→ Given task: Extract every line of the data below and reproduce each one without any change.

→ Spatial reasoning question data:
>> start
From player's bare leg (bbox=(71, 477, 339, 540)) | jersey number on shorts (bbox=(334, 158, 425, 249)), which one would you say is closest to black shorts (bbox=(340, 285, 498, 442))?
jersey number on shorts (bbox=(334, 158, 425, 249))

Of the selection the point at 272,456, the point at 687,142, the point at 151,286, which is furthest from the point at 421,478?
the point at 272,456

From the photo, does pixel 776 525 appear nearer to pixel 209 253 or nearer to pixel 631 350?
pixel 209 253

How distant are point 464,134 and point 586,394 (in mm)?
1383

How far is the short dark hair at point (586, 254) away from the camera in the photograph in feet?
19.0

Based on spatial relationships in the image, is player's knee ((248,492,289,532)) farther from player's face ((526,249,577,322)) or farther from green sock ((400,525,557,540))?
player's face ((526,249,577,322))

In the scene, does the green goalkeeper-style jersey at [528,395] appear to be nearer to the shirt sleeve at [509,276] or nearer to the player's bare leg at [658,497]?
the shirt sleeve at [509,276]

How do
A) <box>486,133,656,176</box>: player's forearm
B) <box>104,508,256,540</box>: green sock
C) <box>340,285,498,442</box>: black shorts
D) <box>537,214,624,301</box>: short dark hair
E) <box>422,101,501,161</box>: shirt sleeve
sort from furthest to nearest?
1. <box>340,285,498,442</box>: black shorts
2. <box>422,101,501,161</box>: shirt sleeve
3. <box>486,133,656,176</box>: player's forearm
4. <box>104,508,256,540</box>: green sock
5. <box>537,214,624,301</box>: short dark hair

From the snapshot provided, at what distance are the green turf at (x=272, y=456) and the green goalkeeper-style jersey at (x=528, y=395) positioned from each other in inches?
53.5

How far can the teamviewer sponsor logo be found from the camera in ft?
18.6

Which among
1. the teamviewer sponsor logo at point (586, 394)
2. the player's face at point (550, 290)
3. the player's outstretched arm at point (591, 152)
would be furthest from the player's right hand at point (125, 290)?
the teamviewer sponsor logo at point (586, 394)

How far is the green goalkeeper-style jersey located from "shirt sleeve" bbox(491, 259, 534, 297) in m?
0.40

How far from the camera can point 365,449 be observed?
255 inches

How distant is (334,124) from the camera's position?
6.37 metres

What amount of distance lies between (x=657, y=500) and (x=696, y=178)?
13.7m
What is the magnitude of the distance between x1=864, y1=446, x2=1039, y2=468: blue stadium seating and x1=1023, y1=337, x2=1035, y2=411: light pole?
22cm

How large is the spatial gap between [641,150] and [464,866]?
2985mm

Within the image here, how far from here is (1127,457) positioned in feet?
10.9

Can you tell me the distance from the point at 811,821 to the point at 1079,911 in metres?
>> end
→ Response to this exercise:
From player's bare leg (bbox=(71, 477, 339, 540)) | jersey number on shorts (bbox=(334, 158, 425, 249)), which one would you say is closest to black shorts (bbox=(340, 285, 498, 442))?
jersey number on shorts (bbox=(334, 158, 425, 249))

Of the selection the point at 272,456, the point at 687,142, the point at 151,286, which is furthest from the point at 421,478?
the point at 272,456

From the photo, does pixel 776 525 appear nearer to pixel 209 253 or nearer to pixel 631 350?
pixel 209 253

How distant are point 464,134 and point 586,394 (in mm)?
1383

How far is the short dark hair at point (586, 254) away from the camera in the photograph in feet?
19.0

Based on spatial relationships in the image, is player's knee ((248,492,289,532)) farther from player's face ((526,249,577,322)) or farther from green sock ((400,525,557,540))?
player's face ((526,249,577,322))

In the scene, does the green goalkeeper-style jersey at [528,395] appear to be nearer to the shirt sleeve at [509,276] or nearer to the player's bare leg at [658,497]?
the shirt sleeve at [509,276]

How do
A) <box>486,133,656,176</box>: player's forearm
B) <box>104,508,256,540</box>: green sock
C) <box>340,285,498,442</box>: black shorts
D) <box>537,214,624,301</box>: short dark hair
E) <box>422,101,501,161</box>: shirt sleeve
sort from furthest to nearest?
1. <box>340,285,498,442</box>: black shorts
2. <box>422,101,501,161</box>: shirt sleeve
3. <box>486,133,656,176</box>: player's forearm
4. <box>104,508,256,540</box>: green sock
5. <box>537,214,624,301</box>: short dark hair

From the snapshot provided, at what distance are the green turf at (x=272, y=456) and the green goalkeeper-style jersey at (x=528, y=395) positioned from each other in inches?
53.5

How far can the teamviewer sponsor logo be found from the camera in ft?
18.6

Which among
1. the teamviewer sponsor logo at point (586, 394)
2. the player's face at point (550, 290)
3. the player's outstretched arm at point (591, 152)
would be furthest from the player's right hand at point (125, 290)?
the teamviewer sponsor logo at point (586, 394)

How far is the green goalkeeper-style jersey located from "shirt sleeve" bbox(491, 259, 534, 297) in m?
0.40

How far from the camera can point 365,449 be observed?
255 inches

How distant is (334,124) from the camera's position?
6.37 metres

What amount of distance lies between (x=657, y=500) and (x=696, y=178)?
13.7m
What is the magnitude of the distance between x1=864, y1=446, x2=1039, y2=468: blue stadium seating and x1=1023, y1=337, x2=1035, y2=411: light pole?
22cm

How large is the spatial gap between [641,150] and [464,866]?
2985mm

Within the image here, how far from here is (1127,457) positioned in feet?
10.9

Can you tell me the distance from the point at 811,821 to the point at 1079,911 in metres?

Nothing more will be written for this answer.